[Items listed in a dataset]

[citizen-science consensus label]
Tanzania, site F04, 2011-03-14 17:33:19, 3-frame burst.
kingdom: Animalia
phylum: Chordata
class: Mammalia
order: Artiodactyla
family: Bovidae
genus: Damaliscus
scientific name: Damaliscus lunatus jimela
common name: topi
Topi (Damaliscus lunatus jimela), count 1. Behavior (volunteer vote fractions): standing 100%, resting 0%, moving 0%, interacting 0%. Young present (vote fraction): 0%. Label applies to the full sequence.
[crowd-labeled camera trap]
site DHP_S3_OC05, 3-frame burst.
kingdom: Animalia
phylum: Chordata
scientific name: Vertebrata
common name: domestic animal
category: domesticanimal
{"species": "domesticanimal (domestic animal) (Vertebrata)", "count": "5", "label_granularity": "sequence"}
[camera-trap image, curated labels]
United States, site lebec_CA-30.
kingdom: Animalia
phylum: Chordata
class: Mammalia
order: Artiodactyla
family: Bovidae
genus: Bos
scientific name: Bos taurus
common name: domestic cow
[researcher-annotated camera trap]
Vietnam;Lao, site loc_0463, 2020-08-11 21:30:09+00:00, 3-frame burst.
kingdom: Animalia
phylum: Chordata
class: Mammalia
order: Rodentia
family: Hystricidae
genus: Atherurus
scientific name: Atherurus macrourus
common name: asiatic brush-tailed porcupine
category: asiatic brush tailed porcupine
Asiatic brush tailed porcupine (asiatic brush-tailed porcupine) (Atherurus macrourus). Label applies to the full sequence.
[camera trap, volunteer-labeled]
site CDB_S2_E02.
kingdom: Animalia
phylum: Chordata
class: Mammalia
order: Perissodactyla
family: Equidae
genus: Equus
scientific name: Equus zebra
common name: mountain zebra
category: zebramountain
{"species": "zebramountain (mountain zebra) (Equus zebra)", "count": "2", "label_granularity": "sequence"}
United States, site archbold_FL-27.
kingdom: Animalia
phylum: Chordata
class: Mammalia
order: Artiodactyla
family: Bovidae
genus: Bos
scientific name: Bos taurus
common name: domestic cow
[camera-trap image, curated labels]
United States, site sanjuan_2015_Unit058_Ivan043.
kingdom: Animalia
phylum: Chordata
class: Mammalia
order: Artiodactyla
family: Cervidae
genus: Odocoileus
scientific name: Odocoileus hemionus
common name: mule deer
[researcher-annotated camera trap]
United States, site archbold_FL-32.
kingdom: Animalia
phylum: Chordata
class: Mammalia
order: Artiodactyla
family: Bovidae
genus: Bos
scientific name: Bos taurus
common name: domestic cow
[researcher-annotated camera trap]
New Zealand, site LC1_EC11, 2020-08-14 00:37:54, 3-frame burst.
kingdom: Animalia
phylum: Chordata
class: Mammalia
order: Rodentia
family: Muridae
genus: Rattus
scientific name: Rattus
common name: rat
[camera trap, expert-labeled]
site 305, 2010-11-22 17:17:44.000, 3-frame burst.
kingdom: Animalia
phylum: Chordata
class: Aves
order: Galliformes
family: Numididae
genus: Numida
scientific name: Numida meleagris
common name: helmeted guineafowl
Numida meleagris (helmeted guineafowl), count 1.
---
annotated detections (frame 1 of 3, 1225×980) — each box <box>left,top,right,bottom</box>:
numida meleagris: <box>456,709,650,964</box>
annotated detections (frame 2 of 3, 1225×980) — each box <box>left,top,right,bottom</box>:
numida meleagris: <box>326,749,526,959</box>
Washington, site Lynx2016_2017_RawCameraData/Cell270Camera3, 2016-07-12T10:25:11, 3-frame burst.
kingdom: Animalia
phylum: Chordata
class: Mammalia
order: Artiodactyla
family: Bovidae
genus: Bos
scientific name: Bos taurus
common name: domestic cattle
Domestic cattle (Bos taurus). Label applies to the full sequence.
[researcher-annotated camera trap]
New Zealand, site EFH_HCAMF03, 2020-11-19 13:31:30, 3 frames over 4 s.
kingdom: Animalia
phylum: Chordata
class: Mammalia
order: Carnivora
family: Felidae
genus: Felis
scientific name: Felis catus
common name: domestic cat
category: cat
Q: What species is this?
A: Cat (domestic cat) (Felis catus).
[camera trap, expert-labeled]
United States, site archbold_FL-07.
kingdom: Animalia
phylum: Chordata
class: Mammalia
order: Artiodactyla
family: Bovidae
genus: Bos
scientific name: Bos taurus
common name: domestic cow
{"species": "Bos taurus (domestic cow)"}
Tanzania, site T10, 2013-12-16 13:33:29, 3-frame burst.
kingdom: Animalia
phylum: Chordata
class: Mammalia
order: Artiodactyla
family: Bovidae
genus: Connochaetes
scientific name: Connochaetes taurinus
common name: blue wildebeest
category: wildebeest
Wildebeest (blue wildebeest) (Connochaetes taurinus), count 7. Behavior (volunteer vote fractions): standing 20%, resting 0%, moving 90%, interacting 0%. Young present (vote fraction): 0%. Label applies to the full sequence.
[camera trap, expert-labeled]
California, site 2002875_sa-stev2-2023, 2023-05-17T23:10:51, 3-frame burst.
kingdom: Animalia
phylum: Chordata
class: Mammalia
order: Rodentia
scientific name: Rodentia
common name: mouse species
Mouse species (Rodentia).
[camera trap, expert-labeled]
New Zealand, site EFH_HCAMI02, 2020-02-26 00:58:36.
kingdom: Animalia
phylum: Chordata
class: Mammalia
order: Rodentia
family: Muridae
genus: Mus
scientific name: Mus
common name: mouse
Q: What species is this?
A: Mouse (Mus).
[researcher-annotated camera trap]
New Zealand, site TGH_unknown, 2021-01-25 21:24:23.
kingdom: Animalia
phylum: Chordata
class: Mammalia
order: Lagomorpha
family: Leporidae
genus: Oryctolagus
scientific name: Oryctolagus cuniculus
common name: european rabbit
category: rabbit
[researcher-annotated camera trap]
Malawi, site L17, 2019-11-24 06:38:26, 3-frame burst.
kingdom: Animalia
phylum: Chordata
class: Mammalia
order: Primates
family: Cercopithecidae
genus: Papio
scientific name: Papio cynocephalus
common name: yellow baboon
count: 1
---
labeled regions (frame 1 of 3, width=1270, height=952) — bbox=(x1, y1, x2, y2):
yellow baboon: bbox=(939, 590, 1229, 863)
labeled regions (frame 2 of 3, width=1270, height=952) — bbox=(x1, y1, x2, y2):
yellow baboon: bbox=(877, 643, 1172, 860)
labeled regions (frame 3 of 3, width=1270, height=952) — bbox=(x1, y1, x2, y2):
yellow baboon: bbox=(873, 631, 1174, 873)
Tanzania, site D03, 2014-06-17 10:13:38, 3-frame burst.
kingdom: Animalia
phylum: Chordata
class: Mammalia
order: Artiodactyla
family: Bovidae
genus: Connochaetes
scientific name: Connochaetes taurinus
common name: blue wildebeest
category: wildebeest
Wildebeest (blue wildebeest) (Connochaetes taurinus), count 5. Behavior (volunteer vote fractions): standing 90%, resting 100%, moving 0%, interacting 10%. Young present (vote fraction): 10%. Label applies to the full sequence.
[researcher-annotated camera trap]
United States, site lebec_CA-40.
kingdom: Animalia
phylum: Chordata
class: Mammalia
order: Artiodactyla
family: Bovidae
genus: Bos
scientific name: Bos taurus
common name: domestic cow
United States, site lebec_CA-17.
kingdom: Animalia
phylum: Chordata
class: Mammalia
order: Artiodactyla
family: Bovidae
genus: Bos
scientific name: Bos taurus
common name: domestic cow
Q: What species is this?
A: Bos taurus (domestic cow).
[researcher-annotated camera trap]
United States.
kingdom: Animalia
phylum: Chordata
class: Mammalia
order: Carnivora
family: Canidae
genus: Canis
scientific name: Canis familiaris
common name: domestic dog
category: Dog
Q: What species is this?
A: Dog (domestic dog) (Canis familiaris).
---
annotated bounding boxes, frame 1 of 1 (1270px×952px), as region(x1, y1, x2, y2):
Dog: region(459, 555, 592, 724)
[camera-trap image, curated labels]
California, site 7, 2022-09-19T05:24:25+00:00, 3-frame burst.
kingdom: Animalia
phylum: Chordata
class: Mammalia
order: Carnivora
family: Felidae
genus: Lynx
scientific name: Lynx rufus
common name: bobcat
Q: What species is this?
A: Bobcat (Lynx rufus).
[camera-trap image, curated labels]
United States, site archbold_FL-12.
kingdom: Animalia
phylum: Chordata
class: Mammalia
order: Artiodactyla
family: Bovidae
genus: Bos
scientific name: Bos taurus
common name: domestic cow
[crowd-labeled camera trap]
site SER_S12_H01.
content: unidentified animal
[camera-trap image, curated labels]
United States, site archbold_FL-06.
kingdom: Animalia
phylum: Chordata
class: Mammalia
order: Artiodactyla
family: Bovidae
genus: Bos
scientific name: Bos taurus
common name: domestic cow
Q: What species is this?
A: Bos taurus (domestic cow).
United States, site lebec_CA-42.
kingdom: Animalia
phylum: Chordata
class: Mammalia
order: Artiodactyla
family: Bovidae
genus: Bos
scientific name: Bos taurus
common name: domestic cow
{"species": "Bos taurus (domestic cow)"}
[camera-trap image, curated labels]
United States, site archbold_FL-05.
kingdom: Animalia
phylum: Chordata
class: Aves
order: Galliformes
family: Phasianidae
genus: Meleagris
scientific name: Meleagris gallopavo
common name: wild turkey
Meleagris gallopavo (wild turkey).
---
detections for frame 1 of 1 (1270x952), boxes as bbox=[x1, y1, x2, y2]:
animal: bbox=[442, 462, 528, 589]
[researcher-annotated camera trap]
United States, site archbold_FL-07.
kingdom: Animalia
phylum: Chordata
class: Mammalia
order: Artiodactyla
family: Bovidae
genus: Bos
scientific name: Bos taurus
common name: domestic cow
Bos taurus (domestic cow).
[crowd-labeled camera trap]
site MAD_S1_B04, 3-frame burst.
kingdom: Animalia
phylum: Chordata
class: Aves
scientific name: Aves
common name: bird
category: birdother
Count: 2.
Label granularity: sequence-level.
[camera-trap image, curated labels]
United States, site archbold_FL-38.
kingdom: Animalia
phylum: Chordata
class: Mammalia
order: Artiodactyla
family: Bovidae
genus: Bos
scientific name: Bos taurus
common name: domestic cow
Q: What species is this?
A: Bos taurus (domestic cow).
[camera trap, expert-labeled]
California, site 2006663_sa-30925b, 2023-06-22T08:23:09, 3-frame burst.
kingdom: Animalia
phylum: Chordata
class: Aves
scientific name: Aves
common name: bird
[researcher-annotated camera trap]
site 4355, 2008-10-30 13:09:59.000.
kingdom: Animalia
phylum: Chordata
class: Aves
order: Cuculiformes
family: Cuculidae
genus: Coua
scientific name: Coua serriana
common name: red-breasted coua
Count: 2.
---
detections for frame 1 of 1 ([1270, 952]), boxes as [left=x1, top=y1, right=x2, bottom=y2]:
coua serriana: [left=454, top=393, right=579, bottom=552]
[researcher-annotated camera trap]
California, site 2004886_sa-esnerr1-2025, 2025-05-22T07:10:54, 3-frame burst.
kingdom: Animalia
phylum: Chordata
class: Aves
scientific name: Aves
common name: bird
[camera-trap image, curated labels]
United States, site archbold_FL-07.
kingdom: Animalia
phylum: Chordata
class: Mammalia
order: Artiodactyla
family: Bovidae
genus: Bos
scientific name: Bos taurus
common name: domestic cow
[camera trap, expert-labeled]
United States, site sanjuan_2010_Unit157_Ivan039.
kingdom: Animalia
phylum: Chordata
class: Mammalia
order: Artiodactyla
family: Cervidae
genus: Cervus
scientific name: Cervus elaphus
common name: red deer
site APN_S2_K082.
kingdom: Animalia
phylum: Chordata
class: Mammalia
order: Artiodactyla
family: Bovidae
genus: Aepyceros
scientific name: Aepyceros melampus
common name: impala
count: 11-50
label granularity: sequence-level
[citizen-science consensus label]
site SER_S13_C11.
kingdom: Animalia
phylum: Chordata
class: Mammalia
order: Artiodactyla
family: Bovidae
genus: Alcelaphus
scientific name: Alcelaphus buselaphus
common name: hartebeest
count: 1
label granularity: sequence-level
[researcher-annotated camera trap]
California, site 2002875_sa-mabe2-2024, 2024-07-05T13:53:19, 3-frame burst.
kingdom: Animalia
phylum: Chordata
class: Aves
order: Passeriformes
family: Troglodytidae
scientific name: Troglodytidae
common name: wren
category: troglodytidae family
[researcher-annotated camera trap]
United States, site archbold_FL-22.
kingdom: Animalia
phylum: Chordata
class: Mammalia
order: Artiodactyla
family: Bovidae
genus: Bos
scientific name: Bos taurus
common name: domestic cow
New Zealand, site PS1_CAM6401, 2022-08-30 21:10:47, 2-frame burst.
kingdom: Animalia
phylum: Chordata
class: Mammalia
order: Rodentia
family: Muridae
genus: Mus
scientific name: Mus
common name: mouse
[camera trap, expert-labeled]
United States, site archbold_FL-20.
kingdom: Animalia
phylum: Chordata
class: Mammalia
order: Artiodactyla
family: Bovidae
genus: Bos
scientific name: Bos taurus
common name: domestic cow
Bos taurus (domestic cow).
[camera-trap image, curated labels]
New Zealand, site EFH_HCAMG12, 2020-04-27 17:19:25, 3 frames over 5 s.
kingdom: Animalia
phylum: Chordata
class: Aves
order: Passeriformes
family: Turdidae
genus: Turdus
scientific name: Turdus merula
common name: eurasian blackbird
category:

**Required action**
Starting at the first line of the records above, please copy each line exactly until you reach the line containing "category: domesticanimal". Include that line and stop there.

**Result**
[citizen-science consensus label]
Tanzania, site F04, 2011-03-14 17:33:19, 3-frame burst.
kingdom: Animalia
phylum: Chordata
class: Mammalia
order: Artiodactyla
family: Bovidae
genus: Damaliscus
scientific name: Damaliscus lunatus jimela
common name: topi
Topi (Damaliscus lunatus jimela), count 1. Behavior (volunteer vote fractions): standing 100%, resting 0%, moving 0%, interacting 0%. Young present (vote fraction): 0%. Label applies to the full sequence.
[crowd-labeled camera trap]
site DHP_S3_OC05, 3-frame burst.
kingdom: Animalia
phylum: Chordata
scientific name: Vertebrata
common name: domestic animal
category: domesticanimal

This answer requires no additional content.